In connection with the foregoing, we have examined the Plan and originals or copies of such corporate records of the Company, certificates and other communications of public officials, certificates of officers of the Company and such other documents as we have deemed relevant or necessary for the purpose of rendering the opinions expressed herein. As to questions of fact material to those opinions, we have, to the extent we deemed appropriate, relied on certificates of officers of the Company and on certificates and other communications of public officials. We have assumed the genuineness of all signatures on, and the authenticity of, all documents submitted to us as originals, the conformity to authentic original documents of all documents submitted to us as copies thereof, the due authorization, execution and delivery by the parties thereto other than the Company of all documents examined by us, and the legal capacity of each individual who signed any of those documents.

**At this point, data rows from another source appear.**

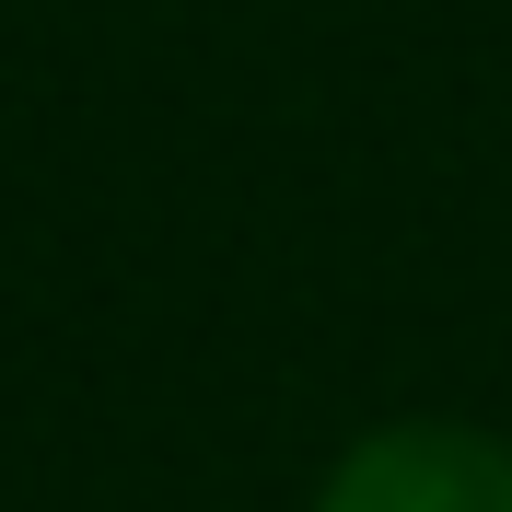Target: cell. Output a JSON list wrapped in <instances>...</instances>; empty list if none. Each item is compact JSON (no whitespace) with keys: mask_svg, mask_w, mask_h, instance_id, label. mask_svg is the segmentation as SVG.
<instances>
[{"mask_svg":"<svg viewBox=\"0 0 512 512\" xmlns=\"http://www.w3.org/2000/svg\"><path fill=\"white\" fill-rule=\"evenodd\" d=\"M315 512H512V443L478 419H384L315 478Z\"/></svg>","mask_w":512,"mask_h":512,"instance_id":"cell-1","label":"cell"}]
</instances>
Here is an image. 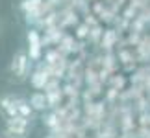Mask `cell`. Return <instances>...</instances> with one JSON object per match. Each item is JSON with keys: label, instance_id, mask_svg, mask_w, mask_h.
<instances>
[{"label": "cell", "instance_id": "8992f818", "mask_svg": "<svg viewBox=\"0 0 150 138\" xmlns=\"http://www.w3.org/2000/svg\"><path fill=\"white\" fill-rule=\"evenodd\" d=\"M37 6H39V0H24L22 8H24V9H35Z\"/></svg>", "mask_w": 150, "mask_h": 138}, {"label": "cell", "instance_id": "52a82bcc", "mask_svg": "<svg viewBox=\"0 0 150 138\" xmlns=\"http://www.w3.org/2000/svg\"><path fill=\"white\" fill-rule=\"evenodd\" d=\"M41 55V48L39 46H30V59H39Z\"/></svg>", "mask_w": 150, "mask_h": 138}, {"label": "cell", "instance_id": "277c9868", "mask_svg": "<svg viewBox=\"0 0 150 138\" xmlns=\"http://www.w3.org/2000/svg\"><path fill=\"white\" fill-rule=\"evenodd\" d=\"M45 83H47V74H45V72H35L32 76V85L35 89H43Z\"/></svg>", "mask_w": 150, "mask_h": 138}, {"label": "cell", "instance_id": "5b68a950", "mask_svg": "<svg viewBox=\"0 0 150 138\" xmlns=\"http://www.w3.org/2000/svg\"><path fill=\"white\" fill-rule=\"evenodd\" d=\"M28 43H30V46H41L39 44V35H37V31H28Z\"/></svg>", "mask_w": 150, "mask_h": 138}, {"label": "cell", "instance_id": "7a4b0ae2", "mask_svg": "<svg viewBox=\"0 0 150 138\" xmlns=\"http://www.w3.org/2000/svg\"><path fill=\"white\" fill-rule=\"evenodd\" d=\"M47 96L43 94V92H35V94L30 96V107L35 109V111H45V107H47Z\"/></svg>", "mask_w": 150, "mask_h": 138}, {"label": "cell", "instance_id": "3957f363", "mask_svg": "<svg viewBox=\"0 0 150 138\" xmlns=\"http://www.w3.org/2000/svg\"><path fill=\"white\" fill-rule=\"evenodd\" d=\"M15 105H17V112L21 114L22 118H26V116H30L33 109L30 107V103H26L24 100H19V101H15Z\"/></svg>", "mask_w": 150, "mask_h": 138}, {"label": "cell", "instance_id": "6da1fadb", "mask_svg": "<svg viewBox=\"0 0 150 138\" xmlns=\"http://www.w3.org/2000/svg\"><path fill=\"white\" fill-rule=\"evenodd\" d=\"M13 72H15V76L19 77V79H24L26 77V74L28 70H30V61H28V55L24 54V52H19V54L15 55V59H13Z\"/></svg>", "mask_w": 150, "mask_h": 138}]
</instances>
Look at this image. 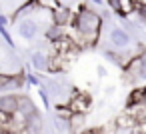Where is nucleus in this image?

Based upon the foregoing, we are of the opinion that the Shares, when issued and sold in the manner referred to in the Plan and the pursuant to the agreements that accompany the Plan, will be validly issued, fully paid and non-assessable.
The opinions expressed herein are limited exclusively to applicable federal laws of the United States of America and applicable provisions of, respectively, the Delaware Constitution, the Delaware General Corporation Law and reported judicial interpretations of such law, in each case as currently in effect, and we are expressing no opinion as to the effect of the laws of any other jurisdiction.